# STATED TASK 1
Retype the records that follow the text line for line, leaving every character as it stands.

Compared to many other places in the world, and in the UK, we’re pretty lucky in Kent as far as poverty goes, I’d say.  Or so I thought until I researched how this blog could be useful as a part of the global Blog Action Day today.

It’s obvious that UK poverty is a different thing altogether from poverty in the third world – but regardless of this, it is indeed unacceptable and not necessary.

Just this month, Sinead Hanna’s article appears at KM Online – “One in four Kent children lives in poverty” and provides a list that shows 48% of children in Thanet are in low income families, across to the other side of the county with 24% of children in Sevenoaks.

The Campaign to End Child Poverty website states:

3.9 million children – one in three – are currently living in poverty in the UK, one of the highest rates in the industrialised world. This is a shocking figure given the wealth of our nation.

But I have to admit that stating that almost 1 in 4 children in Sevenoaks are living in or close to poverty has me wondering just how that is measured, I’m afraid.  I certainly do not intend to dispute that there is real poverty around and close to us, but it concerns me that if the figures are not reflecting the real life situation, then are the people that need help the most going to get it first?

So more research to do on this, I think – it’s important and that’s my pledge for Blog Action Day as editor of Kent View – to understand just what poverty in Kent means…

4 Comments

  1. Sally says:

    It is hard to believe that 1 in 4 kids lives in poverty in Sevenoaks and I would certainly question the veracity of the claim. It seems to be based on the number of children in ‘workless families and those who get working tax credits’.

# STATED TASK 2
Echo a stretch of the blog post on poverty in Kent word for word: begin at the words "The Campaign to" and stop after "get it first?".

# PROVIDED ENTRIES
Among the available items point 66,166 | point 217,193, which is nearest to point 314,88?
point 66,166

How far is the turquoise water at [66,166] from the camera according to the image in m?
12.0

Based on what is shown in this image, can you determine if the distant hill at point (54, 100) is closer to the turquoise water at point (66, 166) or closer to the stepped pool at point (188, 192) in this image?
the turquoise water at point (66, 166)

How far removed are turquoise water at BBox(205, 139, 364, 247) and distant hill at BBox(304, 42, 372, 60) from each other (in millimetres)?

# WRITTEN REPLY 1
Among the available items point 66,166 | point 217,193, which is nearest to point 314,88?
point 66,166

How far is the turquoise water at [66,166] from the camera according to the image in m?
12.0

Based on what is shown in this image, can you determine if the distant hill at point (54, 100) is closer to the turquoise water at point (66, 166) or closer to the stepped pool at point (188, 192) in this image?
the turquoise water at point (66, 166)

How far removed are turquoise water at BBox(205, 139, 364, 247) and distant hill at BBox(304, 42, 372, 60) from each other (in millimetres)?

# WRITTEN REPLY 2
The Campaign to End Child Poverty website states:

3.9 million children – one in three – are currently living in poverty in the UK, one of the highest rates in the industrialised world. This is a shocking figure given the wealth of our nation.

But I have to admit that stating that almost 1 in 4 children in Sevenoaks are living in or close to poverty has me wondering just how that is measured, I’m afraid.  I certainly do not intend to dispute that there is real poverty around and close to us, but it concerns me that if the figures are not reflecting the real life situation, then are the people that need help the most going to get it first?